**PROVIDED PASSAGE**
>>
DEV Community

Alex Shev
Alex Shev

Posted on

How I Made AI Video Uploads Boring with a Terminal Skill

AI video demos are getting easier to generate.

Publishing them is still weirdly fragile.

Last week I had a simple task: take an AI-generated demo video, attach it to a post, and publish it without the platform silently dropping the media.

The video looked fine locally.

The upload did not.

Wrong codec. Too large. Slow processing. Missing preview. No clear error. The browser said the upload was okay, but the composer did not actually register the file.

That is the kind of problem I do not want to solve from memory at 11 PM.

So I turned it into a Terminal Skill.

Not a giant automation platform. Not a magic agent prompt. Just a small repeatable workflow that takes a messy video file and produces an X-safe default MP4 with checks before and after the conversion.

Here is the use case.


The actual problem

AI video tools often export files that are technically valid but awkward for social platforms.

Common issues:

  • file is too large
  • codec is accepted by QuickTime but not by the platform
  • pixel format is not yuv420p
  • metadata is not optimized for web playback
  • resolution is higher than needed
  • audio track is missing or weird
  • duration is fine visually but platform processing hangs

You can fix most of this with FFmpeg.

But the problem is not knowing that FFmpeg exists.

The problem is remembering the exact flags, running them consistently, checking the output, and not trusting the browser upload until the platform shows a real preview.

That is where a Terminal Skill helps.


What I mean by a Terminal Skill

For this workflow, a Terminal Skill is a small folder with:

  • one script that does the conversion
  • one validation step before conversion
  • one validation step after conversion
  • a short SKILL.md explaining when to use it
  • predictable input and output paths
  • logs that make it obvious what happened

The important part is not the script itself.

The important part is that the workflow becomes reusable by a human or an agent without rediscovering the rules every time.

The skill answers:

When should I use this?
What input does it expect?
What output should it produce?
<<
**EXERCISE GOAL**
Resume the blog post above on the Terminal Skill for AI video uploads, starting right after the line "What output should it produce?"

**DATASET SECTION**
>>
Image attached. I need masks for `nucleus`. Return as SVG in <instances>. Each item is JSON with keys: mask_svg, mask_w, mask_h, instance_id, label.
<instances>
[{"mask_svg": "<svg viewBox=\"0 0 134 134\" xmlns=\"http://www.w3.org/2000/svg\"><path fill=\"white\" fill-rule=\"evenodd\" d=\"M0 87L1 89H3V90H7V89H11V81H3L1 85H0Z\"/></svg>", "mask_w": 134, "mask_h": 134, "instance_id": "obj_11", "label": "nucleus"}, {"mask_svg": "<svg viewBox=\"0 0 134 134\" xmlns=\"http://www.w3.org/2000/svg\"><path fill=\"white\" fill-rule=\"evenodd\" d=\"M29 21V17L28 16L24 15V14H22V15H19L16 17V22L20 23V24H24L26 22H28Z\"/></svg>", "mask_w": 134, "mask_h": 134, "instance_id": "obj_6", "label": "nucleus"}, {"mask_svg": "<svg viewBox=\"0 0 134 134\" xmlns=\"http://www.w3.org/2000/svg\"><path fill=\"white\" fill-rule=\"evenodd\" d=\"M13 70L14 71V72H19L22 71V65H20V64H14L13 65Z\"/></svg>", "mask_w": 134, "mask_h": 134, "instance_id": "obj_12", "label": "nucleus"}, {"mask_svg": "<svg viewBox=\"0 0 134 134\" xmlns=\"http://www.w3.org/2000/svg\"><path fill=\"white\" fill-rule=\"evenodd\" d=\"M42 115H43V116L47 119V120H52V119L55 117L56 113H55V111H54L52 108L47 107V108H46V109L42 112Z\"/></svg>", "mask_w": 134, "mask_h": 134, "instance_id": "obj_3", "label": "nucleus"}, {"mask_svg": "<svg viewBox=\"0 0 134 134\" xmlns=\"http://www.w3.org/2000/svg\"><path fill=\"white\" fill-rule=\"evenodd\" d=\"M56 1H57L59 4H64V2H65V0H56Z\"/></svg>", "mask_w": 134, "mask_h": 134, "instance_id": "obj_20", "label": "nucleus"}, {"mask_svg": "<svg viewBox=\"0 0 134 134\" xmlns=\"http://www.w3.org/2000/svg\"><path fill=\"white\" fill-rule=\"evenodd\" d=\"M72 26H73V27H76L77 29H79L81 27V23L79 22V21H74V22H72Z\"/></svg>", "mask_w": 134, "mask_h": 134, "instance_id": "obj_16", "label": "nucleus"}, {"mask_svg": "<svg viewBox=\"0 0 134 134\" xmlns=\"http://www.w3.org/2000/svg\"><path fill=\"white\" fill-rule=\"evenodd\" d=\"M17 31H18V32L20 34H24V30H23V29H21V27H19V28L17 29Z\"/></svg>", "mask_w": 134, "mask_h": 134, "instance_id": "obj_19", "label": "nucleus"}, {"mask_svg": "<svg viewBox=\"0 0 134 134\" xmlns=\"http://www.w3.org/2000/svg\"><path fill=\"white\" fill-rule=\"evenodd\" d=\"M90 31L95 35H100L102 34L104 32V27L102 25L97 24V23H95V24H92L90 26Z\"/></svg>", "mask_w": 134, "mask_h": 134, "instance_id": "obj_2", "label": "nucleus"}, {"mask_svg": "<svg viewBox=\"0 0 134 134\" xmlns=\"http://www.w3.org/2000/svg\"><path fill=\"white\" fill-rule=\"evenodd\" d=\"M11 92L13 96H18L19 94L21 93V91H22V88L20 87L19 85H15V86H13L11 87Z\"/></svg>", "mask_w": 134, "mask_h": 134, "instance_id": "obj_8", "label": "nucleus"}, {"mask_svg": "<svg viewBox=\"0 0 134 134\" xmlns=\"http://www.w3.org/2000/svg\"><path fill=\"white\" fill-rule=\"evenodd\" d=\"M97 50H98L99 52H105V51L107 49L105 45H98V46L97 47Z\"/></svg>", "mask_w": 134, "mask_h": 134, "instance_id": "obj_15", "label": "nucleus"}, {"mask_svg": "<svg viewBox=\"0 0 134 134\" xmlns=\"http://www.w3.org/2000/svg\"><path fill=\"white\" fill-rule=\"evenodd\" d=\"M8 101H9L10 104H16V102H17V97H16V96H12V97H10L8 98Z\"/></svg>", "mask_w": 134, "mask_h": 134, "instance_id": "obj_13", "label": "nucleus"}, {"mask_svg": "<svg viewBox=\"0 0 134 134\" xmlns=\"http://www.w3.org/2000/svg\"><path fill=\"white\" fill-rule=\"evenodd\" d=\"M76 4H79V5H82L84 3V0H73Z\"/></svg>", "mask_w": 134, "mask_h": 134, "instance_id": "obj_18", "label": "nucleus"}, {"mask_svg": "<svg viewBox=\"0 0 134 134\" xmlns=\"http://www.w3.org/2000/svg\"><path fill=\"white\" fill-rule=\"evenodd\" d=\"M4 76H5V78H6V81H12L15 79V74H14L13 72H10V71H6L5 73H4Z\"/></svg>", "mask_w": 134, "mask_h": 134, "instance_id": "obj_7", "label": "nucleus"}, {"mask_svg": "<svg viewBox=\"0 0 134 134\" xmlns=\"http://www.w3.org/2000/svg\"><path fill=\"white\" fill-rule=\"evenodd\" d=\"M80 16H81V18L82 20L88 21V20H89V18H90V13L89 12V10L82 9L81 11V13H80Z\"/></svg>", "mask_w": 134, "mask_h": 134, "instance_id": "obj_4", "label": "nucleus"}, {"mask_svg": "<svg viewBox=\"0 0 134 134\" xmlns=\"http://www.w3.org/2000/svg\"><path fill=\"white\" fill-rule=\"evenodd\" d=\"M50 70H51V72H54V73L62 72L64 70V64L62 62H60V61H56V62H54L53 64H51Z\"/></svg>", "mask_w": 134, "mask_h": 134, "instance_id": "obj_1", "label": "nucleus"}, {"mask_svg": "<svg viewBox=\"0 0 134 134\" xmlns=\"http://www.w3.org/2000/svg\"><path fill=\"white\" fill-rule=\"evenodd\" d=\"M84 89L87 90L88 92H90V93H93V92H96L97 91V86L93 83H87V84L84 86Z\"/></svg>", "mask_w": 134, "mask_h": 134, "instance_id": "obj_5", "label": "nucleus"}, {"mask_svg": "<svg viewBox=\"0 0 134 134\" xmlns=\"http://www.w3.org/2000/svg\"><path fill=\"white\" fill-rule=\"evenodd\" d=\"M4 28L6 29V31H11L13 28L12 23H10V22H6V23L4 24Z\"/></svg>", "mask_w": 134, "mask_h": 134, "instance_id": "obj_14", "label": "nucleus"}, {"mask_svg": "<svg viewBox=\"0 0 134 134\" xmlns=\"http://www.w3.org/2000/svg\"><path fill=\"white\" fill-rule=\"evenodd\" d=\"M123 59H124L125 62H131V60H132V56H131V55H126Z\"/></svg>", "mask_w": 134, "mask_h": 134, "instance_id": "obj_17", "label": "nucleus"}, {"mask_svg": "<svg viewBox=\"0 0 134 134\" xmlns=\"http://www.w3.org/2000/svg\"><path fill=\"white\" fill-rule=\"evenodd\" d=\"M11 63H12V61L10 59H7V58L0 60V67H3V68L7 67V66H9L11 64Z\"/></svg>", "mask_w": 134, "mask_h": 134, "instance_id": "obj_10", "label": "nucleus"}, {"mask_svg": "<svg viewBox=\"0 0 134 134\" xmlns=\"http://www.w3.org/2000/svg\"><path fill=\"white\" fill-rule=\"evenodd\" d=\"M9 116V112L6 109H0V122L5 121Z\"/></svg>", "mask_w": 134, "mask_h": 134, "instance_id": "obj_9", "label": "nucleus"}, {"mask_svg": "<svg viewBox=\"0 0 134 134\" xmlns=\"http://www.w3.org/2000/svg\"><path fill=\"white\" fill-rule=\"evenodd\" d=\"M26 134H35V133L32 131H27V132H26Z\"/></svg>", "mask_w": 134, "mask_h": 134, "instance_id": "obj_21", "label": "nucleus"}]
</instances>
<<
**OUTPUT BELOW**
How do I know it worked?
When should I stop instead of publishing?
Enter fullscreen mode Exit fullscreen mode

That last question matters a lot.

For external platforms, "the command succeeded" is not the same as "the post is safe to publish."


The folder structure

I kept the structure boring:

x-safe-video/
  SKILL.md
  make-x-safe.sh
  examples/
  output/
Enter fullscreen mode Exit fullscreen mode

The script does the mechanical work.

The SKILL.md documents the operating rules:

# X-Safe Video

Use this when preparing generated video for X/Twitter upload.

Input:
- MP4, MOV, or WebM
- preferably under 2 minutes

Output:
- MP4
- H.264 video
- AAC audio if audio exists
- yuv420p pixel format
- faststart metadata
- scaled down if needed

Stop if:
- ffprobe cannot read the file
- output has no video stream
- output is larger than the target platform limit
- upload composer does not show a real video preview
- platform does not show Uploaded 100%
Enter fullscreen mode Exit fullscreen mode

That is the difference between a script and a skill.

A script says:

Run this command.
Enter fullscreen mode Exit fullscreen mode

A skill says:

Here is the workflow, the boundary, and the definition of done.
Enter fullscreen mode Exit fullscreen mode

The conversion script

Here is the simplified version.

#!/usr/bin/env bash
set -euo pipefail

INPUT="${1:?Usage: ./make-x-safe.sh input-video}"
OUTDIR="${OUTDIR:-./output}"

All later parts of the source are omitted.